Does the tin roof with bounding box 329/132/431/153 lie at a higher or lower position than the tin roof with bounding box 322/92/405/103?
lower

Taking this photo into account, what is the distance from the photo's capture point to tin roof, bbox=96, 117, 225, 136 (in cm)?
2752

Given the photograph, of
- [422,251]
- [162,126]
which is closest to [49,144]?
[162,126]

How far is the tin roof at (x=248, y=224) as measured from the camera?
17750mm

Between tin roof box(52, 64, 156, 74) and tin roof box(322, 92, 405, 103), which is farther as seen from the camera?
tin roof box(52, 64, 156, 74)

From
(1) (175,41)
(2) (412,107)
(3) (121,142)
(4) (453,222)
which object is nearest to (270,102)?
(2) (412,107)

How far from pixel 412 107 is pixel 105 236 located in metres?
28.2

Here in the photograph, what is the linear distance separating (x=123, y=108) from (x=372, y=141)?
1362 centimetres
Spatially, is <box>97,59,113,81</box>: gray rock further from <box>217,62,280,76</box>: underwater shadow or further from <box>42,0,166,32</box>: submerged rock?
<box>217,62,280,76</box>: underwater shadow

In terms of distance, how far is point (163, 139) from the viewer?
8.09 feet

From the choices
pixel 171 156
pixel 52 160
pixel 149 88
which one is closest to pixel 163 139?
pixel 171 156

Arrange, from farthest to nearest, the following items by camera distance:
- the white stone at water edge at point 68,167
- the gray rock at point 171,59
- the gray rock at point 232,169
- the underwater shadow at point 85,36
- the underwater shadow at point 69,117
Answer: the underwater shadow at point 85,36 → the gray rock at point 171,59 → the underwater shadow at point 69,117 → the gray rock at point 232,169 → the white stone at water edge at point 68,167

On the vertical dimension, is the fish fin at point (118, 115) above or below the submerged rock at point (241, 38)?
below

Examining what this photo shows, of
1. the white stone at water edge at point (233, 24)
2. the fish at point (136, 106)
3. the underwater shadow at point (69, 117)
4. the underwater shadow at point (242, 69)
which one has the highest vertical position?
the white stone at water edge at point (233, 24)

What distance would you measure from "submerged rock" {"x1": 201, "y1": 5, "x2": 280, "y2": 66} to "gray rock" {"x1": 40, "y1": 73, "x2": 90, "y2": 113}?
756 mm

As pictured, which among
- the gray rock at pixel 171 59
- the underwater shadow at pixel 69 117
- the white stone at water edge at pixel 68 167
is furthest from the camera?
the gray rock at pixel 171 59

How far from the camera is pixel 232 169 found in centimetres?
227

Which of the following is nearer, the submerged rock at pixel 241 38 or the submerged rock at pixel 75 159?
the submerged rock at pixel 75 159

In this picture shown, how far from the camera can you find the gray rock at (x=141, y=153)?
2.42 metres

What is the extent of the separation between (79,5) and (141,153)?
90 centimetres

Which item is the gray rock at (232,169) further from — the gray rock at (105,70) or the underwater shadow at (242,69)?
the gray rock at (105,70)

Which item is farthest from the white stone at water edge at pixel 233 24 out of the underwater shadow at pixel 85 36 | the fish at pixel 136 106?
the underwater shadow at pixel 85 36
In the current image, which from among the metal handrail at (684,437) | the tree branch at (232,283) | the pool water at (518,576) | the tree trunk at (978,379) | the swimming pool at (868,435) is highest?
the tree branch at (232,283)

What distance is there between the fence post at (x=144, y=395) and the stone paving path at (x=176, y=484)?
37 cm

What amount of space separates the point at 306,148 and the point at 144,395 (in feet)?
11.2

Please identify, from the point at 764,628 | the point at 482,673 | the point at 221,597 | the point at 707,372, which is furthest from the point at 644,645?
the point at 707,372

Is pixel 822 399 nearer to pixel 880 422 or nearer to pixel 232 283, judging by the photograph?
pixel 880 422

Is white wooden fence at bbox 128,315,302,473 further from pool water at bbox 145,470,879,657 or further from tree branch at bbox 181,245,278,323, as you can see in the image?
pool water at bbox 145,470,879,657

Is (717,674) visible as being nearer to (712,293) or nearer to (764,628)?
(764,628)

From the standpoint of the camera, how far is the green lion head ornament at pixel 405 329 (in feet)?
____
Short problem ▸
Please extract every entry above and reproduce each one verbatim, with no changes or omissions.

Final result ▸
Does the tin roof with bounding box 329/132/431/153 lie at a higher or lower position than the tin roof with bounding box 322/92/405/103?
lower

Taking this photo into account, what is the distance from the photo's capture point to tin roof, bbox=96, 117, 225, 136 (in cm)?
2752

Given the photograph, of
- [422,251]
- [162,126]
which is closest to [49,144]?
[162,126]

How far is the tin roof at (x=248, y=224) as measured from the camera?
17750mm

Between tin roof box(52, 64, 156, 74) and tin roof box(322, 92, 405, 103), which is farther as seen from the camera?
tin roof box(52, 64, 156, 74)

From
(1) (175,41)
(2) (412,107)
(3) (121,142)
(4) (453,222)
which object is nearest to (270,102)?
(2) (412,107)

How far from pixel 412 107 is pixel 105 236 located in metres?
28.2

Here in the photograph, what is the linear distance separating (x=123, y=108) from (x=372, y=141)?
1362 centimetres
Spatially, is <box>97,59,113,81</box>: gray rock further from <box>217,62,280,76</box>: underwater shadow or further from <box>42,0,166,32</box>: submerged rock?
<box>217,62,280,76</box>: underwater shadow

In terms of distance, how far is point (163, 139) from the viewer?
8.09 feet

From the choices
pixel 171 156
pixel 52 160
pixel 149 88
which one is closest to pixel 163 139?
pixel 171 156

Arrange, from farthest to nearest, the following items by camera distance:
- the white stone at water edge at point 68,167
- the gray rock at point 171,59
- the gray rock at point 232,169
- the underwater shadow at point 85,36
- the underwater shadow at point 69,117
Answer: the underwater shadow at point 85,36 → the gray rock at point 171,59 → the underwater shadow at point 69,117 → the gray rock at point 232,169 → the white stone at water edge at point 68,167

On the vertical dimension, is the fish fin at point (118, 115) above or below the submerged rock at point (241, 38)?
below

Examining what this photo shows, of
1. the white stone at water edge at point (233, 24)
2. the fish at point (136, 106)
3. the underwater shadow at point (69, 117)
4. the underwater shadow at point (242, 69)
which one has the highest vertical position?
the white stone at water edge at point (233, 24)

What distance would you measure from "submerged rock" {"x1": 201, "y1": 5, "x2": 280, "y2": 66} to "gray rock" {"x1": 40, "y1": 73, "x2": 90, "y2": 113}?
756 mm

As pictured, which among
- the gray rock at pixel 171 59
- the underwater shadow at pixel 69 117
- the white stone at water edge at pixel 68 167
is furthest from the camera?
the gray rock at pixel 171 59

How far from the camera is pixel 232 169 found in centimetres?
227

Which of the following is nearer, the submerged rock at pixel 241 38 or the submerged rock at pixel 75 159?
the submerged rock at pixel 75 159

In this picture shown, how far from the camera can you find the gray rock at (x=141, y=153)?
2.42 metres

What is the extent of the separation between (79,5) and (141,153)?
90 centimetres

Which item is the gray rock at (232,169) further from — the gray rock at (105,70) or the underwater shadow at (242,69)?
the gray rock at (105,70)

Which item is farthest from the white stone at water edge at pixel 233 24 out of the underwater shadow at pixel 85 36 | the fish at pixel 136 106?
the underwater shadow at pixel 85 36
In the current image, which from among the metal handrail at (684,437) | the tree branch at (232,283) | the pool water at (518,576) | the tree trunk at (978,379) | the swimming pool at (868,435) is highest?
the tree branch at (232,283)

What distance is there between the fence post at (x=144, y=395) and the stone paving path at (x=176, y=484)?
37 cm

What amount of space separates the point at 306,148 and the point at 144,395 (in feet)?
11.2

Please identify, from the point at 764,628 | the point at 482,673 | the point at 221,597 | the point at 707,372, which is furthest from the point at 644,645?
the point at 707,372

Is pixel 822 399 nearer to pixel 880 422 or nearer to pixel 232 283, judging by the photograph?
pixel 880 422

Is white wooden fence at bbox 128,315,302,473 further from pool water at bbox 145,470,879,657 or further from tree branch at bbox 181,245,278,323, as you can see in the image?
pool water at bbox 145,470,879,657

Is (717,674) visible as being nearer to (712,293) or nearer to (764,628)?
(764,628)

From the standpoint of the camera, how far is the green lion head ornament at pixel 405 329 (in feet)?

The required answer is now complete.